# TE DOEN
• A. Bij welk vliegveld wordt er volgens het fragment over de Polderrazzia gewerkt?
• B. Geef een stuk uit het fragment over de Polderrazzia woordelijk terug. Begin bij de woorden "- Dec 14, 2019" en stop na "we al verplaatst.".
• C. Kloppen deze beweringen volgens het fragment over de Polderrazzia? (i) Er wordt elke dag om kwart over zes gewekt. (ii) Bij het luchtalarm blijven de bewakers bij de gravers. (iii) Het luchtafweerkanon raakt het vliegtuig. Antwoord per bewering met ja of nee en citeer de woorden uit de tekst die de doorslag geven.

# GEKOZEN FRAGMENT

* * * * * * * * *

WEEK 5 - Zondag 10 december tot en met zaterdag 16 december 1944
- Polderrazzia '44

- Dec 14, 2019
- 4 min read
Gerrit was flauwgevallen. Het zware werk en het weinige eten kon zijn lichaam niet verwerken. Hij mocht even bijkomen in een boerderij maar daarna wachtte het werk weer. Wordt het een rustige week of loert plots het gevaar om de hoek?
Ik kan geen enkele dag uitslapen. Soms heb je daar behoefte aan. Maar elke dag klinkt de roep om klokslag kwart over zes om op te staan. Je gaat natuurlijk wel aan een bepaalt ritme wennen maar soms is een dag niks doen ook wel eens lekker. Maar bij de Moffen hoeven we daar op niet te rekenen. Geen rust!

We werken inmiddels in de buurt van het vliegveld bij Lingen. Ook rondom dit vliegveld moeten tankvallen gegraven worden. Hoeveel kilometer hebben we inmiddels al wel niet gegraven? Honderden tonnen zand en aarde hebben we al verplaatst.
Plotseling loeien sirenes. Luchtalarm! De bewakers maken dat ze wegkomen. Ze rennen naar de enige schuilbunker die er is. Wij moeten blijven waar we zijn. In de bunker zitten kijkgaten waaruit lopen steken van machinegeweren. Deze zijn gericht op ons! Als we proberen te vluchten worden we neergeschoten. Mijn enige mogelijkheid om te schuilen is in de gegraven geul of achter een hoop zand. Hoog in de lucht cirkelt een vliegtuig. Angstig kijken we rond. "Verspreiden," roept iemand. "Niet bij elkaar blijven."De motor van het aanstormende vliegtuig is te horen. Het geluid wordt steeds luider. Daar is het jachtvliegtuig. De boordwapens knetteren. De piloot van het geallieerde vliegtuig schiet op alles wat beweegt. Het luchtafweerkanon op het vliegveld doet zijn werk, maar mist het doel.
Mijn gedachten staan stil. Ik hoor alleen het naderende vliegtuig en het knetteren van de wapens. Ingeslagen kogels maken stofwolken. In de verte gilt iemand. Ik graaf mijn gezicht bijna in de grond.

* * * * * * * * *

# RECORDS UIT DATASET
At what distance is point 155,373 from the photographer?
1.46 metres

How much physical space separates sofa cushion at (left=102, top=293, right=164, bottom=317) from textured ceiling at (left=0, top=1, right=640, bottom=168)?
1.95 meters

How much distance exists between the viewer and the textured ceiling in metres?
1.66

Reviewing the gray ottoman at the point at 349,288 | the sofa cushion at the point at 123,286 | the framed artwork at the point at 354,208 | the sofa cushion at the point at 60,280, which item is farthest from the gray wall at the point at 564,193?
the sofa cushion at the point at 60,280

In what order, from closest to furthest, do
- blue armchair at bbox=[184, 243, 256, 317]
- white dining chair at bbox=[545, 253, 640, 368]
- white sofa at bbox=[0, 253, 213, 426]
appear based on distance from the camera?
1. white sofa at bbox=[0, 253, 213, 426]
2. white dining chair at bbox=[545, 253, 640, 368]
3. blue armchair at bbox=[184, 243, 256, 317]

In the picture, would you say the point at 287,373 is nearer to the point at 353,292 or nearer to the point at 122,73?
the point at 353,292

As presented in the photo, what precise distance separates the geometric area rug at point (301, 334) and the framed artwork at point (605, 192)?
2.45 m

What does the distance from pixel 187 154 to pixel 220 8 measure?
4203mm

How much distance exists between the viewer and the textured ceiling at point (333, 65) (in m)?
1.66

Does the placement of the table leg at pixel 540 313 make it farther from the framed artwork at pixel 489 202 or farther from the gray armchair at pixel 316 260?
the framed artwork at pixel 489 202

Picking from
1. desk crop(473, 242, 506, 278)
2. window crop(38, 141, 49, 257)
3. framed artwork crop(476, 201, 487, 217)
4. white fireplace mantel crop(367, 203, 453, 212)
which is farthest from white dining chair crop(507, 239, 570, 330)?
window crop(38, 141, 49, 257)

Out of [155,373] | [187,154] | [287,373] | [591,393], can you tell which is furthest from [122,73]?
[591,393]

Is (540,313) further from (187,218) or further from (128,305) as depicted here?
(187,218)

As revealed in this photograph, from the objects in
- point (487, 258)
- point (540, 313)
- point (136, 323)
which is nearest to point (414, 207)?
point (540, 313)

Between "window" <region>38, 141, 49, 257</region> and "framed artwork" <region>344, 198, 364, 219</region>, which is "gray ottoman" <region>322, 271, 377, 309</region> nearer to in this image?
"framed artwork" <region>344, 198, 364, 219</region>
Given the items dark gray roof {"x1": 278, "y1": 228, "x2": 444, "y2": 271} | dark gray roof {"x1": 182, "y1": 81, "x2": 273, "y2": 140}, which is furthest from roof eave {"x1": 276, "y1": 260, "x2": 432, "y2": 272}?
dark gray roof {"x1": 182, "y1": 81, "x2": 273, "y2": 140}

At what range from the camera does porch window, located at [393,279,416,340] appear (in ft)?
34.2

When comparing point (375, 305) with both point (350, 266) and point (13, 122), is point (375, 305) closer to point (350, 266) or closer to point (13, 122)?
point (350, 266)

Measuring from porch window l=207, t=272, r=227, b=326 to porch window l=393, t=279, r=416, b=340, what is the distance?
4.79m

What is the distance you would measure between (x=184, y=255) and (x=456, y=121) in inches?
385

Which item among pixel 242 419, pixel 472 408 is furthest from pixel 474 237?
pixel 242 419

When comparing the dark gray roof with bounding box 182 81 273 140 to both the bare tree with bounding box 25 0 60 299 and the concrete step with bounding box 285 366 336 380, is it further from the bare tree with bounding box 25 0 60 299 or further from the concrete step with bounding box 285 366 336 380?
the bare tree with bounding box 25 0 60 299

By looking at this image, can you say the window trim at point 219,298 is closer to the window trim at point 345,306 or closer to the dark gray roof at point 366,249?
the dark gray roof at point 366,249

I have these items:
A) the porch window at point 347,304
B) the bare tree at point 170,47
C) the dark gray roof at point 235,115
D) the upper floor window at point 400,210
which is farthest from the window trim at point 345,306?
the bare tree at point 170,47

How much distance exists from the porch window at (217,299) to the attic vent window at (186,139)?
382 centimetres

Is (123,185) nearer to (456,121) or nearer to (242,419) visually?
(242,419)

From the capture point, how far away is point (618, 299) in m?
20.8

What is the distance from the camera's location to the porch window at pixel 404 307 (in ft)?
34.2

* * * * * * * * *

# ANTWOORDEN PER OPDRACHT
• A. Bij het vliegveld bij Lingen.

• B.
- Dec 14, 2019
- 4 min read
Gerrit was flauwgevallen. Het zware werk en het weinige eten kon zijn lichaam niet verwerken. Hij mocht even bijkomen in een boerderij maar daarna wachtte het werk weer. Wordt het een rustige week of loert plots het gevaar om de hoek?
Ik kan geen enkele dag uitslapen. Soms heb je daar behoefte aan. Maar elke dag klinkt de roep om klokslag kwart over zes om op te staan. Je gaat natuurlijk wel aan een bepaalt ritme wennen maar soms is een dag niks doen ook wel eens lekker. Maar bij de Moffen hoeven we daar op niet te rekenen. Geen rust!

We werken inmiddels in de buurt van het vliegveld bij Lingen. Ook rondom dit vliegveld moeten tankvallen gegraven worden. Hoeveel kilometer hebben we inmiddels al wel niet gegraven? Honderden tonnen zand en aarde hebben we al verplaatst.

• C.
(i) Ja: "elke dag klinkt de roep om klokslag kwart over zes om op te staan"
(ii) Nee: "De bewakers maken dat ze wegkomen. Ze rennen naar de enige schuilbunker die er is."
(iii) Nee: "Het luchtafweerkanon op het vliegveld doet zijn werk, maar mist het doel."